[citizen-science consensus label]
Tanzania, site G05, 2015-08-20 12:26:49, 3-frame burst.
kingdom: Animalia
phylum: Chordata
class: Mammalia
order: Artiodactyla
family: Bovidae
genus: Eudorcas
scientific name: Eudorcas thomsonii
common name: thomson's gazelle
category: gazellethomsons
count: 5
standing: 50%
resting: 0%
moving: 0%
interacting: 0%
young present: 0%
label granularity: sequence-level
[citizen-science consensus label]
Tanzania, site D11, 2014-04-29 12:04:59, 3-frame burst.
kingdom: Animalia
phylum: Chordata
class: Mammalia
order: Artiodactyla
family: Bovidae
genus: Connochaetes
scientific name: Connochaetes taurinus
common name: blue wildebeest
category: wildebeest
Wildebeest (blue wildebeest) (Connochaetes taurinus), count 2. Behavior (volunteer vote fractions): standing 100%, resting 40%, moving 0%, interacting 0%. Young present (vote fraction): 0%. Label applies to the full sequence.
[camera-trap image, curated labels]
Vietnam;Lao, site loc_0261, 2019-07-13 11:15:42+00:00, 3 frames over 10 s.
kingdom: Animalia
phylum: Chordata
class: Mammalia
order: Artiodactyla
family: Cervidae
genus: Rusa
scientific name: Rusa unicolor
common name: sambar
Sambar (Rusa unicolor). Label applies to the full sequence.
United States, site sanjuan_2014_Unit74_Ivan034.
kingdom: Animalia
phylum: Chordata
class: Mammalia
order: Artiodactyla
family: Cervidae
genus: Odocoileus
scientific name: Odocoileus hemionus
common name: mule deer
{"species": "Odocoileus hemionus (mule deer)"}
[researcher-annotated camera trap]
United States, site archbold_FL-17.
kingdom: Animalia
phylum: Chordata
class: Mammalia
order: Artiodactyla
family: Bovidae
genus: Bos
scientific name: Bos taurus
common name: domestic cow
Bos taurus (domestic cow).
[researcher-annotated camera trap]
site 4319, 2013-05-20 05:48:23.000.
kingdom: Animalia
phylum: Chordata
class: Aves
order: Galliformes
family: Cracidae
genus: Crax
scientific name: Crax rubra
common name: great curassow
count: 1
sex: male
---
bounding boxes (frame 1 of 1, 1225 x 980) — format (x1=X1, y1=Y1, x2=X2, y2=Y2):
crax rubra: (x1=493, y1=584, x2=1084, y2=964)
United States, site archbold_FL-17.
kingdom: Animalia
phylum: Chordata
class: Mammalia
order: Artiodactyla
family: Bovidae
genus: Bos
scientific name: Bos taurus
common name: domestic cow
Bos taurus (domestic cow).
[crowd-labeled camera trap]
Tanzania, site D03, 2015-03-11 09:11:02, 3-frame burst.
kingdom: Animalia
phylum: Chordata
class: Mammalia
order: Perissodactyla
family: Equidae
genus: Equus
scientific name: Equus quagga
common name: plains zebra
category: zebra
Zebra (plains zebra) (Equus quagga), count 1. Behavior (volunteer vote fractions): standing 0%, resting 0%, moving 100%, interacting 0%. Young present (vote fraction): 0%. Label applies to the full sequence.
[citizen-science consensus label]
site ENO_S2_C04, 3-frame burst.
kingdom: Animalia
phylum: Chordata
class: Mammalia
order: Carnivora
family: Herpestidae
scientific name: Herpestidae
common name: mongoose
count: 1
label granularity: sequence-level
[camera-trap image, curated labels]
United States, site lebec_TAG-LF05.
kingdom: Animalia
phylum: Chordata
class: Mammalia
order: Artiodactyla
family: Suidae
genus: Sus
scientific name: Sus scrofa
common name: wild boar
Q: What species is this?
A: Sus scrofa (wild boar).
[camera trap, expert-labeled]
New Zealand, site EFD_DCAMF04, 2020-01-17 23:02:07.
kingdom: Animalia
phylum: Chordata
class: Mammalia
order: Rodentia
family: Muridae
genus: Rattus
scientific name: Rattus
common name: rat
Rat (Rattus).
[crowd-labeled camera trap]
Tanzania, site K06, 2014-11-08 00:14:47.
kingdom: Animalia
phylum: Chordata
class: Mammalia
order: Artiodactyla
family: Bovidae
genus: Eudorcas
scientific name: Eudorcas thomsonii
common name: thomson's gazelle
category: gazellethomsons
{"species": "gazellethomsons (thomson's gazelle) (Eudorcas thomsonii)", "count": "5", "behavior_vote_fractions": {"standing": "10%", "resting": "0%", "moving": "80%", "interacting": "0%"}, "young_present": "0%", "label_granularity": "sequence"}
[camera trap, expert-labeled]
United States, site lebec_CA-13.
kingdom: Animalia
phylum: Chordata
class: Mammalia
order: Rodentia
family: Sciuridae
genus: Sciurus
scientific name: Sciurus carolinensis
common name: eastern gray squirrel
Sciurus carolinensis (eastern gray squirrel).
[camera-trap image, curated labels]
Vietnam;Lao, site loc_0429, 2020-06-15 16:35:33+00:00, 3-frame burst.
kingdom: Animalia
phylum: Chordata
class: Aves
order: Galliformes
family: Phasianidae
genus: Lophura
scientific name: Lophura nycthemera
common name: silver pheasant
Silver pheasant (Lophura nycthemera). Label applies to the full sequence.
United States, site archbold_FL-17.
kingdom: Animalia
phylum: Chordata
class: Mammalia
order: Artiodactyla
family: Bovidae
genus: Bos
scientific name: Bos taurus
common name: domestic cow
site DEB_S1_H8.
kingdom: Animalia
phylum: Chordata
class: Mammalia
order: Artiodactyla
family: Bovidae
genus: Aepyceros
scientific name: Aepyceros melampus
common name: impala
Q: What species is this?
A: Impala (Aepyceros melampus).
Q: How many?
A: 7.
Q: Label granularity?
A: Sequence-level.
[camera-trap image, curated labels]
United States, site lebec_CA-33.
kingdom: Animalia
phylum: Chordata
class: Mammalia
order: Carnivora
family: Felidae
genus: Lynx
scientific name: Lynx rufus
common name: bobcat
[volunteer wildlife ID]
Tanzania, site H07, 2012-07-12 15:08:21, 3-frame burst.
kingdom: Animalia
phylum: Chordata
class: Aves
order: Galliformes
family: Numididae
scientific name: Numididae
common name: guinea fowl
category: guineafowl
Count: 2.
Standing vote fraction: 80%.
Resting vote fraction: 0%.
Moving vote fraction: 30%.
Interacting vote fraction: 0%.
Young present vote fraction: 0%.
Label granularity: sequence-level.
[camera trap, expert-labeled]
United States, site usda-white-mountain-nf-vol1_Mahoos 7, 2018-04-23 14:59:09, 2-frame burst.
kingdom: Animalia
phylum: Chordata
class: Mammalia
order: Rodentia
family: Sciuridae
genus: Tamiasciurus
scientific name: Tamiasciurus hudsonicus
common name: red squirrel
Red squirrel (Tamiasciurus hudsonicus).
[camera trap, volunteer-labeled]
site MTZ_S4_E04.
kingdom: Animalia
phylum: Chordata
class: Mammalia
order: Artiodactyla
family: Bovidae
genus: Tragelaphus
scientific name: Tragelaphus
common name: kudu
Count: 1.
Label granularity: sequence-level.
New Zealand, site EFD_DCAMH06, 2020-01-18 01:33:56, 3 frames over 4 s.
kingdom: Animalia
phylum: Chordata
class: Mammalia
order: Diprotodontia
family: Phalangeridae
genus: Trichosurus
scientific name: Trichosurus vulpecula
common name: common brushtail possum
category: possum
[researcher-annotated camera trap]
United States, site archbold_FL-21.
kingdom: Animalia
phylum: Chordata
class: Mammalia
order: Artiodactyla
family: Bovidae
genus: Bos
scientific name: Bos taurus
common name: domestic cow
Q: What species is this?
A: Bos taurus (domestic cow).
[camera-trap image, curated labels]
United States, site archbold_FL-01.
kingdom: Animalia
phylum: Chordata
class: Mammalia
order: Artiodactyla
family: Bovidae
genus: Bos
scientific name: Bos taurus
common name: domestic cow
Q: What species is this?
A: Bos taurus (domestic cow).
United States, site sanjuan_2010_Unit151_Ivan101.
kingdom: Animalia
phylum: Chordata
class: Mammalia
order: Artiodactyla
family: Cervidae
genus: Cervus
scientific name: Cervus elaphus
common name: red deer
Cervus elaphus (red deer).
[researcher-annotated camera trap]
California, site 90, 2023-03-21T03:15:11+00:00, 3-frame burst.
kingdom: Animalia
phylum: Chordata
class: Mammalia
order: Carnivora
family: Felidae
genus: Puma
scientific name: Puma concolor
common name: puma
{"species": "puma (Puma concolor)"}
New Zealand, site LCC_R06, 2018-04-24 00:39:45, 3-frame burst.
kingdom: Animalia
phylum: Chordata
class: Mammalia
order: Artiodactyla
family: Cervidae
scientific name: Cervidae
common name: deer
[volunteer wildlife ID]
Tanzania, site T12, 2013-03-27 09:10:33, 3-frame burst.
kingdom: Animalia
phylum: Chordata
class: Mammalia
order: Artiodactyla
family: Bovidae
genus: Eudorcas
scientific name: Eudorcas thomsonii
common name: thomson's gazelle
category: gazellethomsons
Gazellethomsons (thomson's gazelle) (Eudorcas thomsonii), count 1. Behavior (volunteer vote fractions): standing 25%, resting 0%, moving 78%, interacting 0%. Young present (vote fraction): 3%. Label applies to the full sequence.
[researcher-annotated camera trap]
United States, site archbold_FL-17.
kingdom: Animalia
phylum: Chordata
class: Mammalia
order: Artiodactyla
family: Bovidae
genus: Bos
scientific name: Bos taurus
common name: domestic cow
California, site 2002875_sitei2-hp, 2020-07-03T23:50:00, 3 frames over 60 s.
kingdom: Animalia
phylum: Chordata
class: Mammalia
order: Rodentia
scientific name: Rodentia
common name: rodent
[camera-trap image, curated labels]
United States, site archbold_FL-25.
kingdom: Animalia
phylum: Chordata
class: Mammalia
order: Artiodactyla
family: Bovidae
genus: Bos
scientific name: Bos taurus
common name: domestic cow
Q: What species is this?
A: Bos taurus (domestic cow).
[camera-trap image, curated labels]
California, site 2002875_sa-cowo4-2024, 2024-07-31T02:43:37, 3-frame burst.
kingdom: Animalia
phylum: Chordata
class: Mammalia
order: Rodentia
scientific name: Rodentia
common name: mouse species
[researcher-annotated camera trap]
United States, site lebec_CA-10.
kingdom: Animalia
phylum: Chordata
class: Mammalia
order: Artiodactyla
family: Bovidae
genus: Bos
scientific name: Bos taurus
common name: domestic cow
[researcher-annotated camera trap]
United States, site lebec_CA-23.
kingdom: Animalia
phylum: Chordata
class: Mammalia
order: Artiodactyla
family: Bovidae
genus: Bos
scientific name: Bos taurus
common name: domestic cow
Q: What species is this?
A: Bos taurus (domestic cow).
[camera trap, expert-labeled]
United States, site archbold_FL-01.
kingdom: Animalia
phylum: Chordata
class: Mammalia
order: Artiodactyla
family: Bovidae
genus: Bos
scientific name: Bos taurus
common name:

What the task asks.
Once you find the line with "genus: Aepyceros" in the entries above, output it and each line after it up to and including the line with "genus: Trichosurus", and nothing else.

Exercise response.
genus: Aepyceros
scientific name: Aepyceros melampus
common name: impala
Q: What species is this?
A: Impala (Aepyceros melampus).
Q: How many?
A: 7.
Q: Label granularity?
A: Sequence-level.
[camera-trap image, curated labels]
United States, site lebec_CA-33.
kingdom: Animalia
phylum: Chordata
class: Mammalia
order: Carnivora
family: Felidae
genus: Lynx
scientific name: Lynx rufus
common name: bobcat
[volunteer wildlife ID]
Tanzania, site H07, 2012-07-12 15:08:21, 3-frame burst.
kingdom: Animalia
phylum: Chordata
class: Aves
order: Galliformes
family: Numididae
scientific name: Numididae
common name: guinea fowl
category: guineafowl
Count: 2.
Standing vote fraction: 80%.
Resting vote fraction: 0%.
Moving vote fraction: 30%.
Interacting vote fraction: 0%.
Young present vote fraction: 0%.
Label granularity: sequence-level.
[camera trap, expert-labeled]
United States, site usda-white-mountain-nf-vol1_Mahoos 7, 2018-04-23 14:59:09, 2-frame burst.
kingdom: Animalia
phylum: Chordata
class: Mammalia
order: Rodentia
family: Sciuridae
genus: Tamiasciurus
scientific name: Tamiasciurus hudsonicus
common name: red squirrel
Red squirrel (Tamiasciurus hudsonicus).
[camera trap, volunteer-labeled]
site MTZ_S4_E04.
kingdom: Animalia
phylum: Chordata
class: Mammalia
order: Artiodactyla
family: Bovidae
genus: Tragelaphus
scientific name: Tragelaphus
common name: kudu
Count: 1.
Label granularity: sequence-level.
New Zealand, site EFD_DCAMH06, 2020-01-18 01:33:56, 3 frames over 4 s.
kingdom: Animalia
phylum: Chordata
class: Mammalia
order: Diprotodontia
family: Phalangeridae
genus: Trichosurus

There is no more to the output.